[mlpack-git] master, mlpack-1.0.x: Change to two-pass algorithm suggested by Vahab in #344. (eae14ef)

Thu Mar 5 21:46:27 EST 2015

Repository : https://github.com/mlpack/mlpack

On branches: master,mlpack-1.0.x
Link       : https://github.com/mlpack/mlpack/compare/904762495c039e345beba14c1142fd719b3bd50e...f94823c800ad6f7266995c700b1b630d5ffdcf40

>---------------------------------------------------------------

commit eae14efc6102953d78a802f23e9fda46d74207fe
Author: Ryan Curtin <ryan at ratml.org>
Date:   Wed Apr 16 18:18:13 2014 +0000

    Change to two-pass algorithm suggested by Vahab in #344.
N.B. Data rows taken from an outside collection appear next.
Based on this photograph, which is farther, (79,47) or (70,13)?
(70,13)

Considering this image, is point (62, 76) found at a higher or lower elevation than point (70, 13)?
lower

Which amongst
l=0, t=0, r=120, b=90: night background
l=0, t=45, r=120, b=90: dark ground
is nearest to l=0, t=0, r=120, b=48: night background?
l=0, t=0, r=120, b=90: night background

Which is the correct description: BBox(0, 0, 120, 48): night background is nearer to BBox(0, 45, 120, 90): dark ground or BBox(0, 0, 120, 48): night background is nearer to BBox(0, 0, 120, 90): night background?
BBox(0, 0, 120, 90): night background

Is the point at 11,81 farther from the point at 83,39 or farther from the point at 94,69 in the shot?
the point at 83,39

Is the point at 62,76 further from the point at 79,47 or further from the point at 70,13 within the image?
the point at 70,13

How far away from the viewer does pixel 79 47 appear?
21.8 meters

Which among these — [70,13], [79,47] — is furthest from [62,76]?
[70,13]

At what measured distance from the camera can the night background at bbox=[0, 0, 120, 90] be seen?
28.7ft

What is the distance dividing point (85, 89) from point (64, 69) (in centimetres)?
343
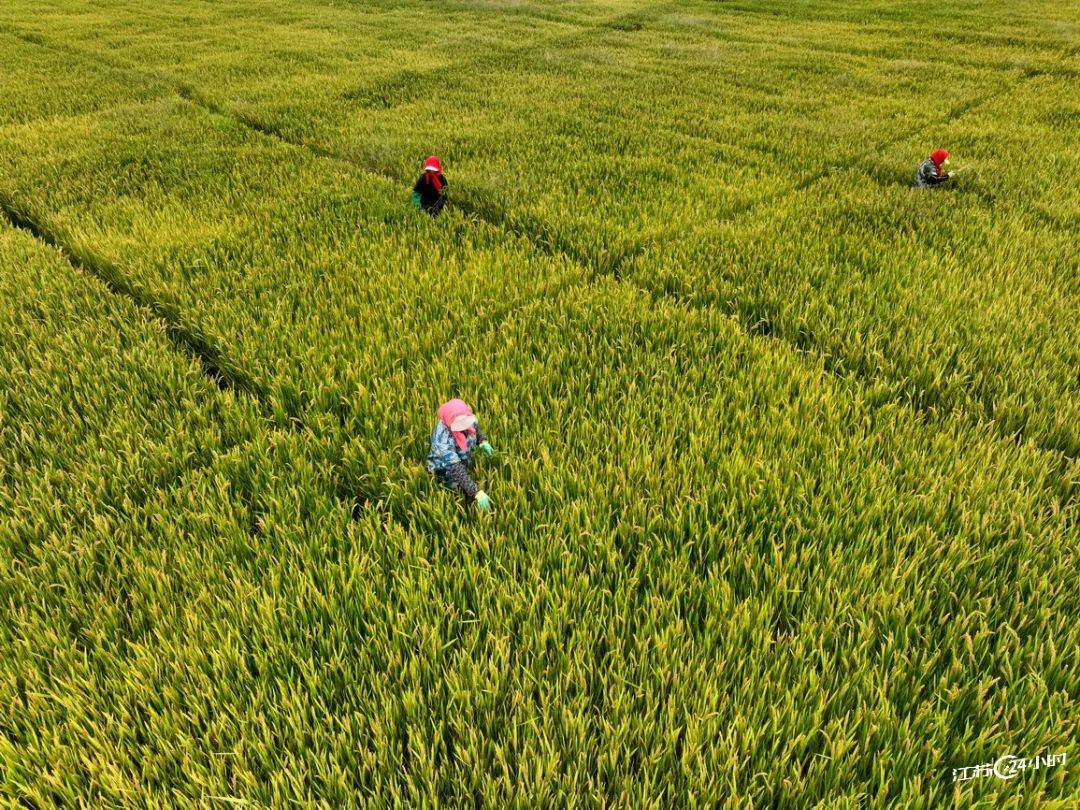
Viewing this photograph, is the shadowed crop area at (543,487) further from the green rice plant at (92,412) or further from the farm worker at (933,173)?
the farm worker at (933,173)

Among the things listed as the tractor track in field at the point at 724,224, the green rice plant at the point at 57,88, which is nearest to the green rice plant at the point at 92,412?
the tractor track in field at the point at 724,224

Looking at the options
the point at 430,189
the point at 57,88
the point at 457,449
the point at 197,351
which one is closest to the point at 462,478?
the point at 457,449

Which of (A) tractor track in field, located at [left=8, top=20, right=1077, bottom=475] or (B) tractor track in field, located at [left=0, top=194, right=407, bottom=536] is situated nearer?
(B) tractor track in field, located at [left=0, top=194, right=407, bottom=536]

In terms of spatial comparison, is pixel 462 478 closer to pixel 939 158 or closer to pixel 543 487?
pixel 543 487

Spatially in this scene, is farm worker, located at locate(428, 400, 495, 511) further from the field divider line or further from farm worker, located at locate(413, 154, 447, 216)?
farm worker, located at locate(413, 154, 447, 216)

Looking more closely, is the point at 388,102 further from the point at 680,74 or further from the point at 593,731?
the point at 593,731

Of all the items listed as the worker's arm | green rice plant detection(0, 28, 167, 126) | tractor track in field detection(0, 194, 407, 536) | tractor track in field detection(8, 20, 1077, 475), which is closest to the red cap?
tractor track in field detection(8, 20, 1077, 475)
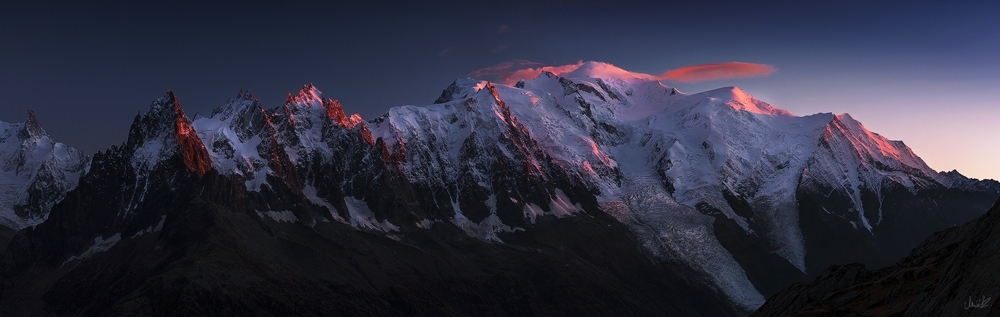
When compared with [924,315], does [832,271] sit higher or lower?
higher

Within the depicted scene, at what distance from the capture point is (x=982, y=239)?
103250 millimetres

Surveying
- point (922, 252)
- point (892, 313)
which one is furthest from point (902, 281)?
point (922, 252)

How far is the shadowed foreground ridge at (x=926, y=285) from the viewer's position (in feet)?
306

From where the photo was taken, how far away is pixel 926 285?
388 feet

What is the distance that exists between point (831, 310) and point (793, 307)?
76.8 feet

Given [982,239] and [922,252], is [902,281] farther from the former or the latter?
[922,252]

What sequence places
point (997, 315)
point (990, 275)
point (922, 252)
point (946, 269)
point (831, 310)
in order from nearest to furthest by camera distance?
1. point (997, 315)
2. point (990, 275)
3. point (946, 269)
4. point (831, 310)
5. point (922, 252)

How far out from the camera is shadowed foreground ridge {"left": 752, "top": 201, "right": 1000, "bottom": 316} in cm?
9319
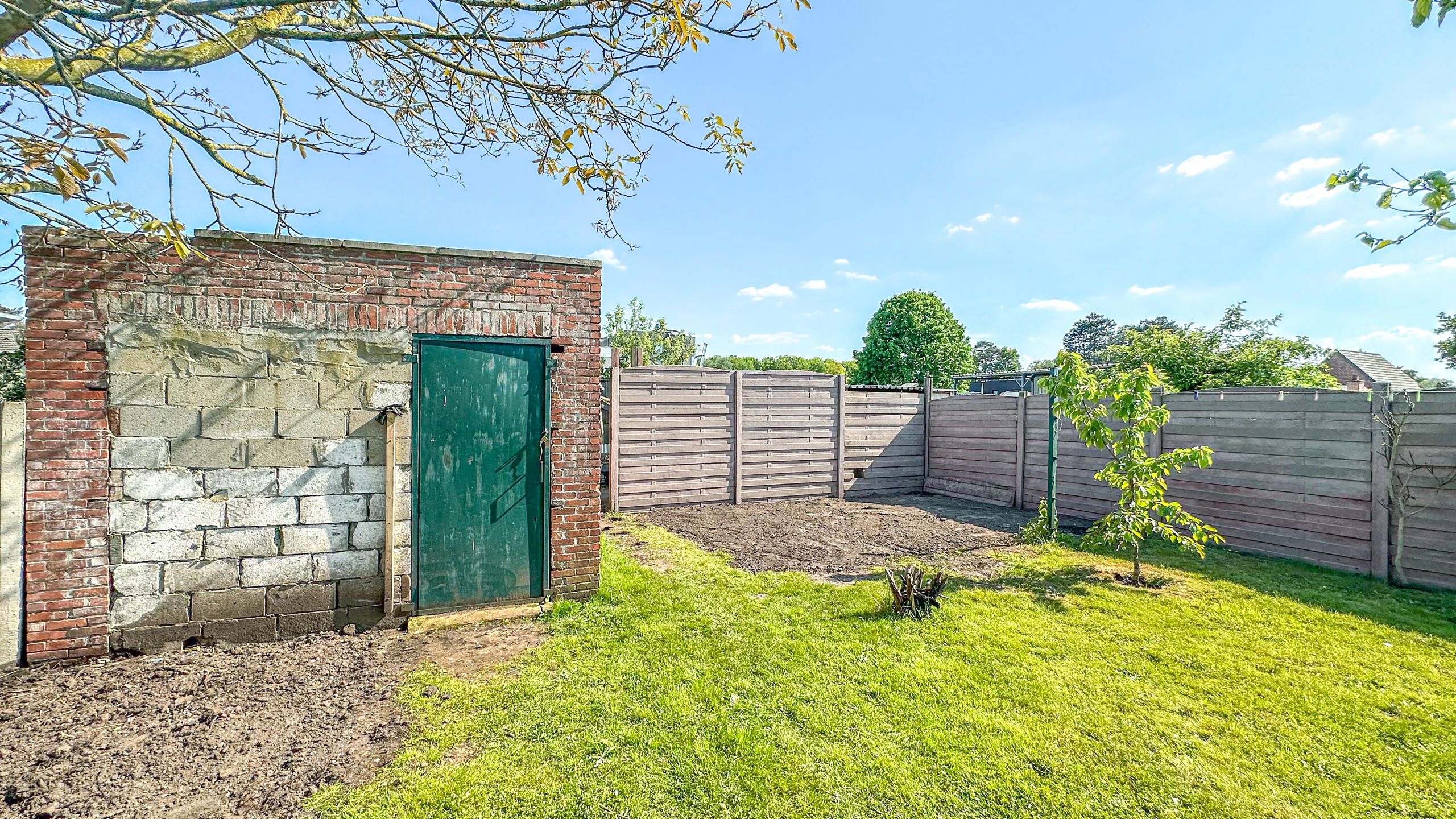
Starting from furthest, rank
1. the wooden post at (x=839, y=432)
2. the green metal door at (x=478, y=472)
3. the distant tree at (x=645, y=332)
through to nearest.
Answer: the distant tree at (x=645, y=332) → the wooden post at (x=839, y=432) → the green metal door at (x=478, y=472)

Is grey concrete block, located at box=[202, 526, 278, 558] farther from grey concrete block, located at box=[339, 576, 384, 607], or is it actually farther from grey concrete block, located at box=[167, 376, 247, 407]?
grey concrete block, located at box=[167, 376, 247, 407]

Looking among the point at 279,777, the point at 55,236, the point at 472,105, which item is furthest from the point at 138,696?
the point at 472,105

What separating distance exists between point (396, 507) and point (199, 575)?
120 centimetres

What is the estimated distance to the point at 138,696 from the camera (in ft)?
9.91

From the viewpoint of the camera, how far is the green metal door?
4.03 meters

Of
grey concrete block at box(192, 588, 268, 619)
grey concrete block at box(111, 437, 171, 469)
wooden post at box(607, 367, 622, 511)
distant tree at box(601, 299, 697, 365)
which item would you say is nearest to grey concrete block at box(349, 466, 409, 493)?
grey concrete block at box(192, 588, 268, 619)

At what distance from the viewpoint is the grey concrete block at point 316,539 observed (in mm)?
3746

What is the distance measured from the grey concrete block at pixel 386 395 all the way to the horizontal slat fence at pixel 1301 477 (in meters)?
8.29

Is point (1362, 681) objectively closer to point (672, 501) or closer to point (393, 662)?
point (393, 662)

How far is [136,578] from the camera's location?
3.46 meters

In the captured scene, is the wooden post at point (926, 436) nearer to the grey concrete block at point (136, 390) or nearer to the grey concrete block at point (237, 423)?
the grey concrete block at point (237, 423)

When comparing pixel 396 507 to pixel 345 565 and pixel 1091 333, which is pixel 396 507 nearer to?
pixel 345 565

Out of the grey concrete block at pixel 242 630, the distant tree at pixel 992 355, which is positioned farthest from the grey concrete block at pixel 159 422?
the distant tree at pixel 992 355

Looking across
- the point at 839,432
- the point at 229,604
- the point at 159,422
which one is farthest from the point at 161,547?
the point at 839,432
>---------------------------------------------------------------

eae14efc6102953d78a802f23e9fda46d74207fe
 .../naive_bayes/naive_bayes_classifier_impl.hpp    | 30 +++++++++++++++-------
 1 file changed, 21 insertions(+), 9 deletions(-)

diff --git a/src/mlpack/methods/naive_bayes/naive_bayes_classifier_impl.hpp b/src/mlpack/methods/naive_bayes/naive_bayes_classifier_impl.hpp
index 2fd92f4..5cd4fb9 100644
--- a/src/mlpack/methods/naive_bayes/naive_bayes_classifier_impl.hpp
+++ b/src/mlpack/methods/naive_bayes/naive_bayes_classifier_impl.hpp
@@ -1,6 +1,7 @@
 /**
  * @file naive_bayes_classifier_impl.hpp
  * @author Parikshit Ram (pram at cc.gatech.edu)
+ * @author Vahab Akbarzadeh (v.akbarzadeh at gmail.com)
  *
  * A Naive Bayes Classifier which parametrically estimates the distribution of
  * the features.  This classifier makes its predictions based on the assumption
@@ -59,25 +60,36 @@ NaiveBayesClassifier<MatType>::NaiveBayesClassifier(
   }
   else
   {
-    // Don't use incremental algorithm.
+    // Don't use incremental algorithm.  This is a two-pass algorithm.  It is
+    // possible to calculate the means and variances using a faster one-pass
+    // algorithm but there are some precision and stability issues.  If this is
+    // too slow, it's an option to use the faster algorithm by default and then
+    // have this (and the incremental algorithm) be other options.
+
+    // Calculate the means.
     for (size_t j = 0; j < data.n_cols; ++j)
     {
       const size_t label = labels[j];
       ++probabilities[label];
-
       means.col(label) += data.col(j);
-      variances.col(label) += square(data.col(j));
     }
 
+    // Normalize means.
     for (size_t i = 0; i < classes; ++i)
-    {
-      if (probabilities[i] != 0)
-      {
-        variances.col(i) -= (square(means.col(i)) / probabilities[i]);
+      if (probabilities[i] != 0.0)
         means.col(i) /= probabilities[i];
-        variances.col(i) /= (probabilities[i] - 1);
-      }
+
+    // Calculate variances.
+    for (size_t j = 0; j < data.n_cols; ++j)
+    {
+      const size_t label = labels[j];
+      variances.col(label) += square(data.col(j) - means.col(label));
     }
+
+    // Normalize variances.
+    for (size_t i = 0; i < classes; ++i)
+      if (probabilities[i] > 1)
+        variances.col(i) /= (probabilities[i] - 1);
   }
 
   // Ensure that the variances are invertible.